Yesterday I spotted some Norman's Lampeye Killifish Fry in my 30 gallon tank! This was really surprising since first of all, the only fry I ever expect to see is from my platys and second because these little guys were swimming around the open surface. My tank is pretty heavily planted but I only saw three of them so I assume the other ones got eaten. 
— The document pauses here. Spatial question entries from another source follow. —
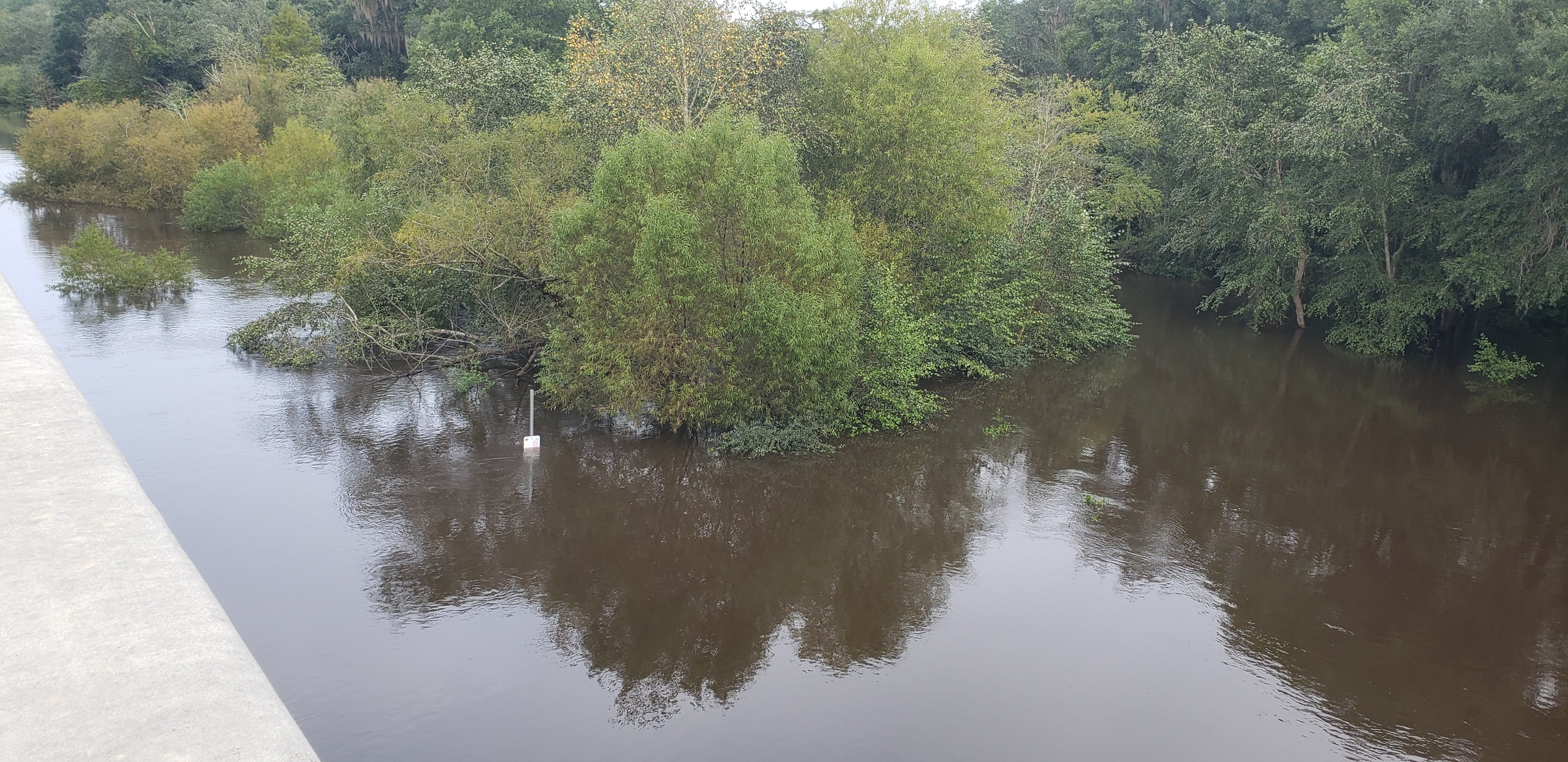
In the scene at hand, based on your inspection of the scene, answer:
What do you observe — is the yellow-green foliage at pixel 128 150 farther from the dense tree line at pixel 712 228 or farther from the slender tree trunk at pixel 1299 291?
the slender tree trunk at pixel 1299 291

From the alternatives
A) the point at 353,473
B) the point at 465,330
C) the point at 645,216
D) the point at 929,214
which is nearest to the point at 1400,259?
the point at 929,214

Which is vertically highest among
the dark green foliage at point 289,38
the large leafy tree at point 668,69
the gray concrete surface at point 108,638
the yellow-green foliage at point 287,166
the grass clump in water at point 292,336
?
the dark green foliage at point 289,38

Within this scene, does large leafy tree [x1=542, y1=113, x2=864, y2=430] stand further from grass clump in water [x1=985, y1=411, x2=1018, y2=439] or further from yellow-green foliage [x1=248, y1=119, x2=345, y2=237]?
yellow-green foliage [x1=248, y1=119, x2=345, y2=237]

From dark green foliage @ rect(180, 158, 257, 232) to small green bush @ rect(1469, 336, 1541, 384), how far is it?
144 ft

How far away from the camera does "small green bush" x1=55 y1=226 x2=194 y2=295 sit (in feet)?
91.8

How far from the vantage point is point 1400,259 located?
2897cm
So what do I do with them? I hear that you can't feed them regular dried fish food but yesterday I crushed up some pellets into a powder and they went for it. It looks like they are too fast for the bigger fish to catch them, since they are not making that much of an effort to hide. Scooping them out seems impossible since they are so tiny and fast. So do I just keep them in there and feed them the regular crushed pellet food? Do they need any special attention?


----------



## JanS (Apr 14, 2004)

Congrats on the new fry!

I don't have any experience with them, but if they are at least eating, that's a good start.

How are they doing now?


----------



## gooey (Dec 12, 2007)

Prometheus said:


> Yesterday I spotted some Norman's Lampeye Killifish Fry in my 30 gallon tank! This was really surprising since first of all, the only fry I ever expect to see is from my platys and second because these little guys were swimming around the open surface. My tank is pretty heavily planted but I only saw three of them so I assume the other ones got eaten.
> 
> So what do I do with them? I hear that you can't feed them regular dried fish food but yesterday I crushed up some pellets into a powder and they went for it. It looks like they are too fast for the bigger fish to catch them, since they are not making that much of an effort to hide. Scooping them out seems impossible since they are so tiny and fast. So do I just keep them in there and feed them the regular crushed pellet food? Do they need any special attention?


hi. i just got to read this now. the fry will be ok with crushed flakes. IMHE, Norman's Lampeyes are very prolific and readily spawn when things are to their liking. I've had my Lampeyes breed in a densely planted 35gal tank and even in an almost bare 20gal tank with just some driftwood and floating plants(Najas sp.) it wouldnt hurt to give them some live food like newly hatched brine shrimp or live daphnia every so often.


----------